7:00pm BRANDED TO KILL
Seijun Suzuki (1967) 92 mins – M
With its singular visual language and largely incomprehensible plot, Suzuki’s absurdist yakuza film is one of the key works of the Japanese New Wave. Led by a hitman (Jo Shishido) with a rice sniffing fetish who pursues a phantom-like villain and a death-obsessed femme fatale, this wild opus surrealistically satirises genre conventions inherent in the yakuza movie and film noir. Though critically panned upon its release, leading Suzuki to be fired by his studio (Nikkatsu), it has gone on to be regarded as one of the defining works in the filmmaker’s oeuvre.
8:50pm UNDERWORLD BEAUTY
Seijun Suzuki (1958) 87 mins – Unclassified 15+
Michitaro Mizushima plays a principled ex-con committed to using some hidden diamonds to make redress to his crippled partner as well as his partner’s titular sister (Mari Shiraki). Suzuki’s first anamorphic film boasts a visual style – strikingly lensed by cinematographer Toshitaro Nakao – which transcends its B-movie budget, while the familiar noir tropes and milieu are enlivened by the director’s typically subversive humour and jazzily impure style. This watershed film also marks Suzuki’s first collaboration with the prolific composer Naozumi Yamamoto (Gate of Flesh and Branded to Kill, amongst others).
7:00pm GATE OF FLESH
Seijun Suzuki (1964) 90 mins – Unclassified 15+
The first in what is often called Suzuki’s “flesh trilogy” (followed by Story of a Prostitute), this visually and thematically striking drama expands the director’s concerns to take in the legacy of the US Occupation and the unfettered post-war reconstruction and corporatisation of Japan. Based on the celebrated novel by Taijiro Tamura, its focus on the fate of various sex workers in the ruins of bombed-out Tokyo is an allegory for the antagonistic, cutthroat world of modern Japan. A landmark in the representation of sexuality and exploitation, it features Jo Shishido, Yumiko Nogawa and Kayo Matsuo.
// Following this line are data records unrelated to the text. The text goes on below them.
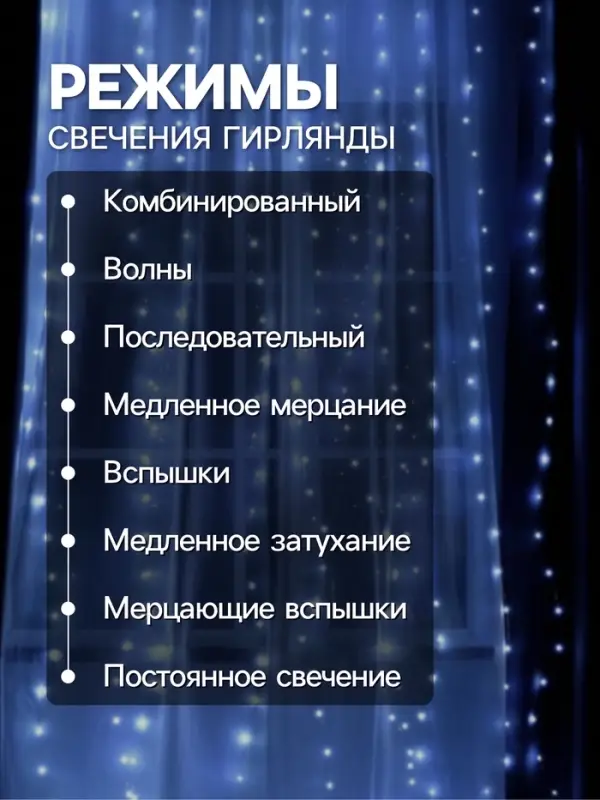 Гирлянда &laquo;Занавес&raquo; 2.8&times;3 м, роса на крючках, с пультом, IP20, серебристая нить, 300 LED, свечение белое, 8 режимов, USB
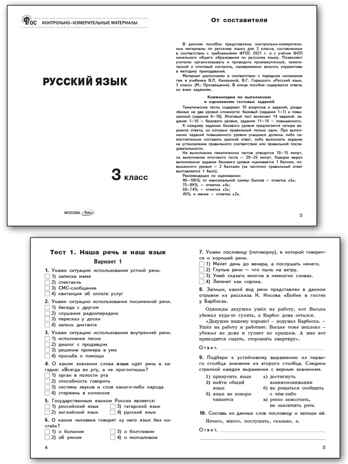 Русский язык  3 кл. НОВЫЙ ФГОС. КИМ, производитель Вако , ISBN 978-5-40806-930-9№ 2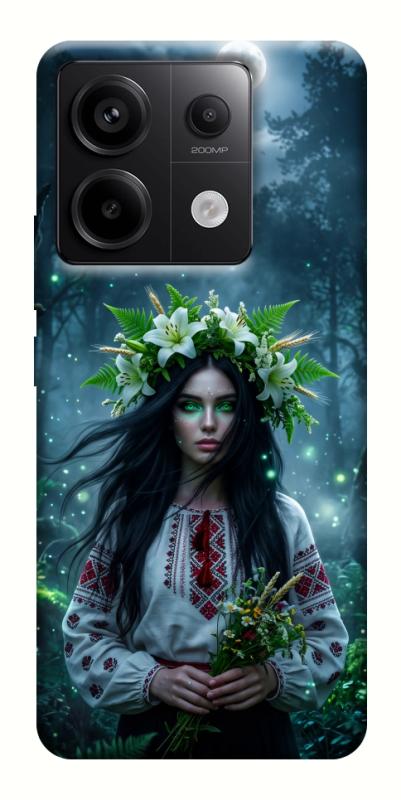 Чохол itsPrint Mystical Mavka для Xiaomi Redmi Note 13 Pro 4G, love ukraine, купити оптом з доставкою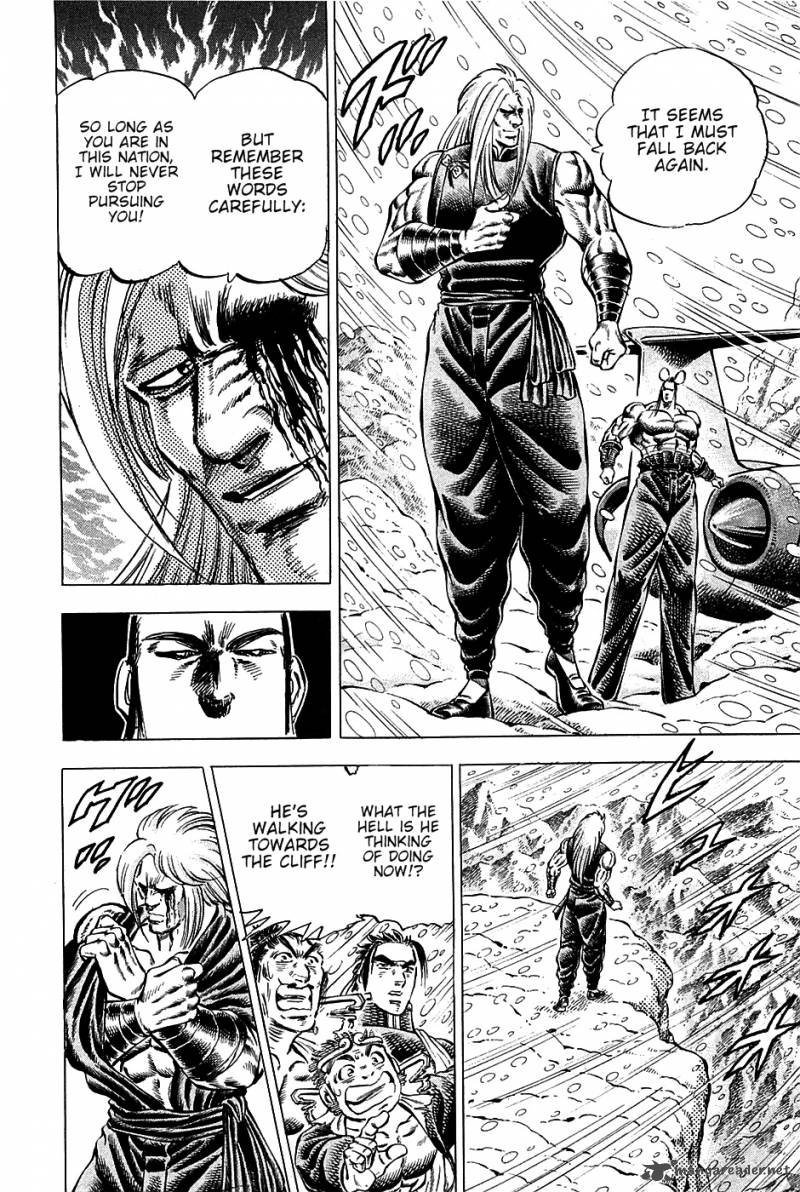 Akatsuki Otokojuku 90 5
8:45pm SMASHING THE O-LINE
Seijun Suzuki (1960) 83 mins – Unclassified 15+
Hiroyuki Nagata plays the reporter from hell, an amoral journalist who’ll stop at nothing to get a scoop on the drug-smuggling and human-trafficking activities taking place on the docks on the East China Sea. Suzuki sets a frenetic pace, using a familiar B-noir template as a jumping off point for a propulsive dance of cinematic style. Its dynamic camera movement, rich, velvety shadows, jolting jump cuts and complex jazz riffs underscore the air of unpredictability and spontaneity of a film which reputedly went from script first draft to final cut in just 16 days.
7:00pm OUR BLOOD WILL NOT FORGIVE
Seijun Suzuki (1964) 97 mins – Unclassified 15+
Released at the point of the Japanese “pop” auteur’s stylistic breakthrough in the mid-1960s, Suzuki’s bold film depicts two brothers, played by popular Nikkatsu stars Hideki Takahashi and Akira Kobayashi, who unite to avenge their father’s death at the hands of the yakuza. Though the film has never received the same amount of recognition as Suzuki’s other works from this period, and hasn’t been widely screened in later years, it is a striking work that sports the director’s singular use of bold colours, expressive rear projection, dynamic soundtrack and absurdist shootouts.
8:50pm THE SLEEPING BEAST WITHIN
Seijun Suzuki (1960) 86 mins – Unclassified 15+
Drawing inspiration from Hitchcock and the nouvelle vague, Suzuki delves into the gritty reality of life in post-war Japan in this murder mystery that sees a newspaper reporter enter the heart of the Japanese underworld as he searches for his girlfriend’s missing father. Equally paranoid and thrilling, this key early work in the director’s career is a fascinating amalgamation of the Japanese and American influences that Suzuki would draw on and refine throughout his filmography. With Kazuko Yoshiyuki and regular Kurosawa actor, Ko Nishimura.